**SUPPLIED TEXT**
Police misconduct is getting expensive for taxpayers
Category: Police Brutality
More Info: Civil Rights Lawsuits
More cities and counties are avoiding trials and settling with the families of those who died at the hands of police officers. But have police officers learned anything?
Everyone remembers George Floyd and Minneapolis, which gave a name and face to the Black Lives Matter movement. But ask Kent about Giovonn Joseph-McDade. That city settled with McDade’s family for $4.4 million. Or ask Auburn about the shooting death of Jesse Sarey and a case that has yet to go to trial, even after the officer was charged with murder. Or ask Tacoma and Pierce County about Manny Ellis after the Pierce County Sheriff’s Office settled for $4 million. Or ask Minneapolis after they settled with Jaleel Stallings for $1.5M after SWAT members shot him with a non-explosive 40mm grenade round and then beat him after he surrendered and was laying on the ground.
The last session of the Legislature questioned many accountability gains from the previous legislative session by police chiefs and unions. But was that a wise move? Last year, cities and counties settled 15 misconduct and wrongful death cases for at least $34.3 million — an increase of 146% over 2020, and a 363.5% increase over 2019, according to data compiled by the Seattle Times. Washington cities have paid over $100 million over the past five years to resolve lawsuits and claims from allegations of police misconduct. Nearly two-thirds have been paid since the murder of George Floyd.
The more an officer misjudges a situation, the more expensive it will become. The police can no longer say “I feared for my life” and have that be enough to avoid accountability.
There were two reasons for the movement toward settlements. First was the unpredictable nature of juries. The second was the advent of video from body cameras or dashboard cameras, or bystanders with smartphones recording the actions of police. Risk managers for the Association of Washington Cities, which provides coverage to about 90 small cities and police agencies statewide by pooling their resources, have taken note of the change.
In 2020, Auburn also settled a lawsuit with the family of Isaiah Obet, who was shot by Jeffrey Nelson, the same police officer who shot Jesse Sarey. The criminal charges against the Auburn officer were followed by additional charges against three Tacoma officers in the death of Manny Ellis. The last officer who was arrested was later acquitted. But it has been nearly 40 years since an officer was charged in a homicide because a finding of “malice” has been needed, which made it almost impossible to charge an officer with murder.
After seeing video of the George Floyd murder on the television nightly news, and listening to the families of others whose lives were taken by police officers, the public helped change the rules as criminal charges were made possible by the passage of Initiative 940 — a citizen initiative that may have contributed to the increase in settlements.
But from Poulsbo to Lakewood to Redmond, police officers continue to make misjudgments that undermine the authority to shoot without consequences or being certain they are correct.
Lakewood negotiated a settlement with a family in 2018 for $13.1 million, even though cities had usually followed the path of taking their chances with a jury because the outcome was likely to be more favorable. But there is a cost of the trial, or settlement, whether conducted by the city or county or by a collective, such as the Washington Cities Insurance Authority, which covers many small cities and counties. Collectives like AWC in turn charge premiums to their members.
Either way, the taxpayer is still paying the tab.
Are the police doing their jobs better? In Pierce County, 36 people have died by homicide in 2022. And six were fatal police shootings. That doesn’t count the 200-plus other cities and the counties who have police departments or sheriffs. But the question is, were legislative accountability supporters correct two legislative sessions ago when they demanded more accountability from police? Since then they have been vilified by opponents and the press and accused by police chiefs and guilds of overreacting. But they may have been right to demand a higher level of accountability.

**TASK REQUIREMENTS**
According to the article on police misconduct costs, how much did Kent pay in its settlement with the family of Giovonn Joseph-McDade? The rows that follow have no connection to this article.

**INFORMATION GIVEN**
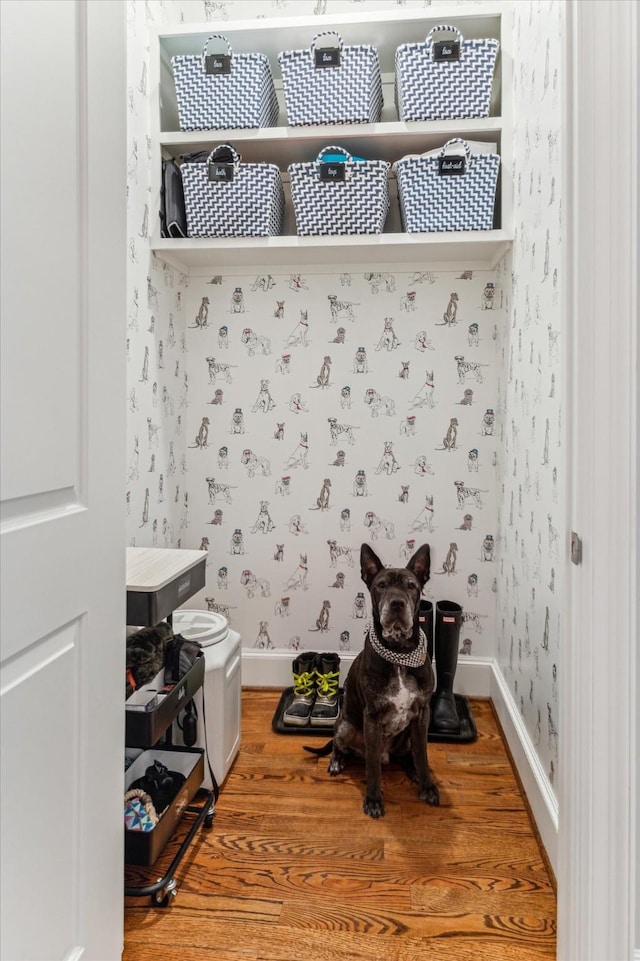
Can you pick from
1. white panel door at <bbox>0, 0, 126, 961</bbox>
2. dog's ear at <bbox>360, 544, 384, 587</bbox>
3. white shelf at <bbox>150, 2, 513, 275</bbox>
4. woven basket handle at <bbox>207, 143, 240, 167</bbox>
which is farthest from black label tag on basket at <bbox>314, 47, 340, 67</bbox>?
dog's ear at <bbox>360, 544, 384, 587</bbox>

**ANSWER TO THE EXERCISE**
$4.4 million.